In a world where attention is a form of currency, the idea of a symbol is a capitalistic dream. America appreciates trailblazers and change-makers, but not someone too “radical.” America idolizes “acceptable revolutionaries” such as Martin Luther King Jr. and his non-violent contributions to society, but honoring him starts and stops at MLK day. The problem with many Americans is that they hate to see actual progress for Black Americans.
It’s been over two years since Juneeteenth was declared federal holiday in the United States. Juneteenth marks the day that Major General Gordon Granger landed at Galveston, Texas with the news that the Civil War was over and that slavery had officially come to an end. For years, local DC activists like Opal Lee had worked tirelessly to have June 19,1865 recognized. It’s understandable why for many Black Americans, President Biden’s establishment of the holiday was considered a win. I can’t help but wonder who the true winners are. Now once a year people can take the opportunity to reflect and celebrate the significance of slaves finding out that they were free. It only took 156 years and worldwide outrage about the murder of George Floyd to do so.

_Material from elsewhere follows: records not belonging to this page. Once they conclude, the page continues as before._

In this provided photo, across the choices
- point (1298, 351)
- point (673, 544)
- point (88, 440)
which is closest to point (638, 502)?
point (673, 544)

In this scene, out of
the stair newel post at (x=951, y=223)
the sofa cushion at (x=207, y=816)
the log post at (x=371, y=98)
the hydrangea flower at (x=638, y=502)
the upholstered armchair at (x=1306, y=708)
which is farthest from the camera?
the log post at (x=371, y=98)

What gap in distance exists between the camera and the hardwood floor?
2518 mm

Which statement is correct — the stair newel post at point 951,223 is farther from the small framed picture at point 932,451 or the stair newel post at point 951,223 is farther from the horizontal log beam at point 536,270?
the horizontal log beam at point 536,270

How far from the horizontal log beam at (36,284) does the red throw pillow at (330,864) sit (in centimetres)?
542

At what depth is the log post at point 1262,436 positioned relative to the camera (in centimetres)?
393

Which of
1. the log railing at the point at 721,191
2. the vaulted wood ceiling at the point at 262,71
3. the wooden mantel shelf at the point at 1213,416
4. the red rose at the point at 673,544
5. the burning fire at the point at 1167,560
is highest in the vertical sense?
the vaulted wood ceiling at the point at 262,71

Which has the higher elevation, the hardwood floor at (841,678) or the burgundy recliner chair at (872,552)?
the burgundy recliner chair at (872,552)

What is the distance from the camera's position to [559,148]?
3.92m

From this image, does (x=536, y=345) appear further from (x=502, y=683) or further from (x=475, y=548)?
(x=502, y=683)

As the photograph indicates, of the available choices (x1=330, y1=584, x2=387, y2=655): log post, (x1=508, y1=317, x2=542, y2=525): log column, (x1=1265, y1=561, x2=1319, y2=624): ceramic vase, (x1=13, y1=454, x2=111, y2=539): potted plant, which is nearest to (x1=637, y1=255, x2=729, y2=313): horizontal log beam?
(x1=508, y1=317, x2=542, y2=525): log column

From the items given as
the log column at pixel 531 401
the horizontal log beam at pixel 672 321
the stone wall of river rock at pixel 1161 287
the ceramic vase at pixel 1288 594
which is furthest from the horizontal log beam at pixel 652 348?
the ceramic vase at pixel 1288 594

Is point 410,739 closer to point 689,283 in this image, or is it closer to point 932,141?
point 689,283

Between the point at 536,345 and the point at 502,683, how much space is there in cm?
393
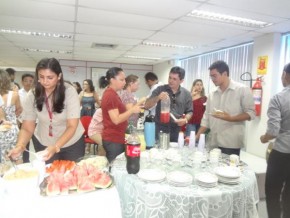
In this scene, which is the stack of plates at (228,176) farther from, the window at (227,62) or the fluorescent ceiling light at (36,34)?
the fluorescent ceiling light at (36,34)

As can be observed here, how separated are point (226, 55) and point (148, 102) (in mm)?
3575

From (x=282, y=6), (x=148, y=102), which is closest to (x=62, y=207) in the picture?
(x=148, y=102)

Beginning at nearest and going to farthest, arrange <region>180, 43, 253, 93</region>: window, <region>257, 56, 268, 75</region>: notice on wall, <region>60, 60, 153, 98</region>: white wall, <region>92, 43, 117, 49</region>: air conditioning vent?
<region>257, 56, 268, 75</region>: notice on wall < <region>180, 43, 253, 93</region>: window < <region>92, 43, 117, 49</region>: air conditioning vent < <region>60, 60, 153, 98</region>: white wall

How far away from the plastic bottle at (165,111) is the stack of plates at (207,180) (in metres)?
0.90

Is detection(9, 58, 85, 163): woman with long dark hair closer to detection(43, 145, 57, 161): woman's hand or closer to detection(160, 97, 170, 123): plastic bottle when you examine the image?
detection(43, 145, 57, 161): woman's hand

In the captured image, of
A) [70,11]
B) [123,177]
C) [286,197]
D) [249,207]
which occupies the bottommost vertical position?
[286,197]

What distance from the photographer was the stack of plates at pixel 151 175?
1.37 meters

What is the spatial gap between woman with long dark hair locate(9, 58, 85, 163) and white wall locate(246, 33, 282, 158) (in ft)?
11.6

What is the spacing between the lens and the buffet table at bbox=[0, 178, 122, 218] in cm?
102

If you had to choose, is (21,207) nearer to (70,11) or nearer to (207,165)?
(207,165)

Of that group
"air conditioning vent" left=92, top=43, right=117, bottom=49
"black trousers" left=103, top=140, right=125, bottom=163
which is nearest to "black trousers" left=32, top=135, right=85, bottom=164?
"black trousers" left=103, top=140, right=125, bottom=163

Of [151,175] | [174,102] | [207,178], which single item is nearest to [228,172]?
[207,178]

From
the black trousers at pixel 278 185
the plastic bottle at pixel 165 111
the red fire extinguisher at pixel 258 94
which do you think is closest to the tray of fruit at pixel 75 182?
the plastic bottle at pixel 165 111

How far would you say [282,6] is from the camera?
2725 mm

As conversations about race became more prevalent, the discourse surrounding it has evolved. We’re creating a culture where it matters what your beliefs are and how you choose to act on them. In the wake of not just Floyd’s death but Breonna Taylor’s and that of countless others, larger conversations about racial justice and equality are taking place. Corporations have created entirely new departments and roles surrounding diversity and inclusion; conversations about defunding the police and policing reform took place, and the difference between performative activism and genuine allyship has become increasingly apparent. But are these changes enough? Why, in a country built on the idea of change, are we still forced to accept the bare minimum when it comes to social progress?

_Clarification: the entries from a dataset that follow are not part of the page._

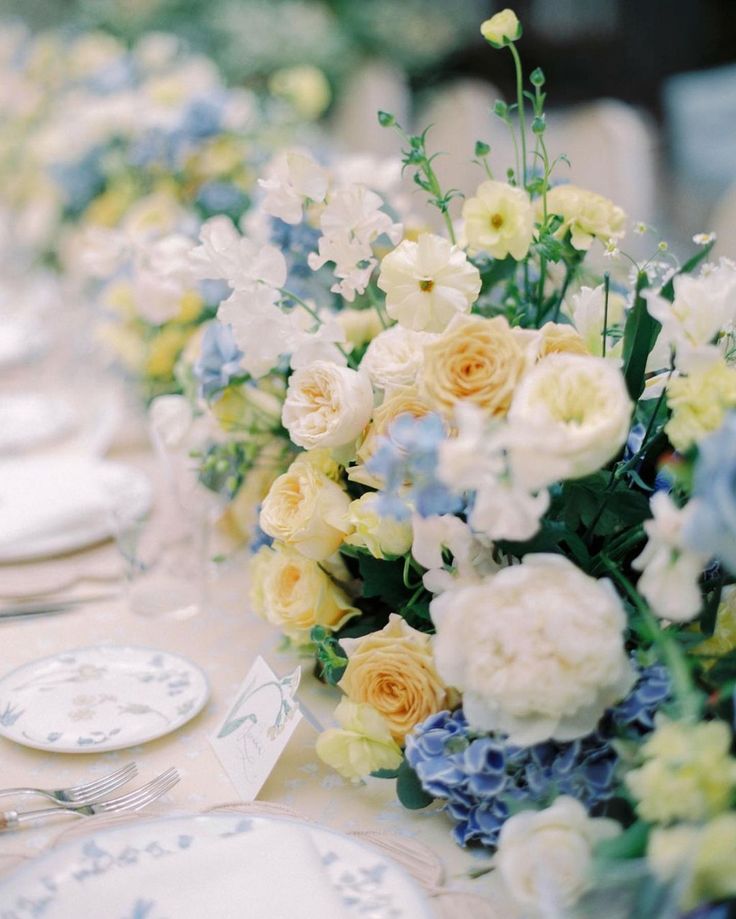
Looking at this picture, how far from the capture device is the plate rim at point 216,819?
25.8 inches

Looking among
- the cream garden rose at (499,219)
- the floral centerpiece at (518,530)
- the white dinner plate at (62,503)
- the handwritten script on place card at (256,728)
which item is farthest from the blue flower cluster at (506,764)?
the white dinner plate at (62,503)

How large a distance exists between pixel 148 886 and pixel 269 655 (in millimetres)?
429

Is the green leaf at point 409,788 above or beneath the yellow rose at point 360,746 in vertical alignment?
beneath

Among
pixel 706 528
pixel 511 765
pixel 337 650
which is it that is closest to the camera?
pixel 706 528

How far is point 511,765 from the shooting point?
2.33ft

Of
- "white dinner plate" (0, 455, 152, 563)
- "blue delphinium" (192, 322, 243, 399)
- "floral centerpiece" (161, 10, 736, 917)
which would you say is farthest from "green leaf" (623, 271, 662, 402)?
"white dinner plate" (0, 455, 152, 563)

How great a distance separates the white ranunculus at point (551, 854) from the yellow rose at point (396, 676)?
0.20 meters

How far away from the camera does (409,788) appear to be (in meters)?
0.78

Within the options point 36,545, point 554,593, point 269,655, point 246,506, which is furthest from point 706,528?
point 36,545

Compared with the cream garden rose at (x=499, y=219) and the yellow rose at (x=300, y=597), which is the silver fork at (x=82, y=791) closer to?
the yellow rose at (x=300, y=597)

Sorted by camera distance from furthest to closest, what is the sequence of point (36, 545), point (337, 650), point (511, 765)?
1. point (36, 545)
2. point (337, 650)
3. point (511, 765)

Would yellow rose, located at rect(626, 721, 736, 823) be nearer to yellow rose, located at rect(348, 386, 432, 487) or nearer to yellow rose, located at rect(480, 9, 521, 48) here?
yellow rose, located at rect(348, 386, 432, 487)

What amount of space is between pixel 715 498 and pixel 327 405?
1.25 feet

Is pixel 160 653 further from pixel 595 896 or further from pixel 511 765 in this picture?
pixel 595 896
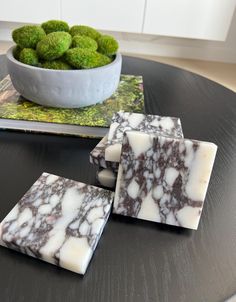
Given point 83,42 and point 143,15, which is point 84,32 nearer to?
point 83,42

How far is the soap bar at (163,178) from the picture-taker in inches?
15.7

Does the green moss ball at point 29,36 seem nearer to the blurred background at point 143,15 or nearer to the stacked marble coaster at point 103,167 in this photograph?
the stacked marble coaster at point 103,167

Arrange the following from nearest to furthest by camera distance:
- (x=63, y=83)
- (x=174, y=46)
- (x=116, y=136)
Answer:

Many of these large-scale changes are nowhere near as significant as we deem them to be.
What we fail to recognise is that we’re so used to being given nothing that the tiniest amount of progress feels like a milestone. It’s not that the effort shelled out by us isn’t significant, it’s that when we’re finally past the point of negotiation, we’re given just enough to keep us in check. The change we’ve been waiting for looks like it might finally be happening and the alternative is nothing so we take it.
This, unfortunately, isn’t a new phenomenon. Storied American novelist Toni Morrison remarked that “the very serious function of racism is a distraction. It keeps you from doing your work. It keeps you explaining over and over again, your reason for being.”
If you take the time to look long enough at the diversity and inclusion departments or the policies passed by Congress and other legislative bodies, you’ll begin to see the cracks. You’ll realize that we accepted the band-aid solution, and we “solved” one issue in a sea of issues and failed to truly solve that one issue.
We’re constantly told that change takes time and maybe it does. However, if we’re forced to accept gradual change, then it has to be more than a means of appeasement when that change occurs. According to the Washington Post, since the deaths of Floyd and Taylor, more than 2,000 policing-related bills have been introduced across the country. In the years since their deaths, statistics show that Black people are still killed at disproportionate rates by law enforcement officers. The unfortunate truth is that we often hear the word ‘change’ and stop paying attention. And that’s all it takes. Mapping Police Violence, a non-profit organization that monitors police violence in America, recorded that Black people made up 26% of fatal police shootings in 2022, despite only making up 13% of the population. Black Americans got Juneteenth, and then we got the lesser-known, Safer America plan that talked about reform and proposed to fund an additional 100,000 police officers.
Non-performative allyship looks like having Black people in leadership and in various other roles within corporations. It looks like creating and implementing policies that don’t compromise on racial justice and it looks like caring about racial equality outside of Black History Month by donating to grassroots and bail funds. It looks like signing petitions that advance equality and calling and emailing your representatives when they try to pass legislation that doesn’t.
Black people need more than symbols, we need actual justice.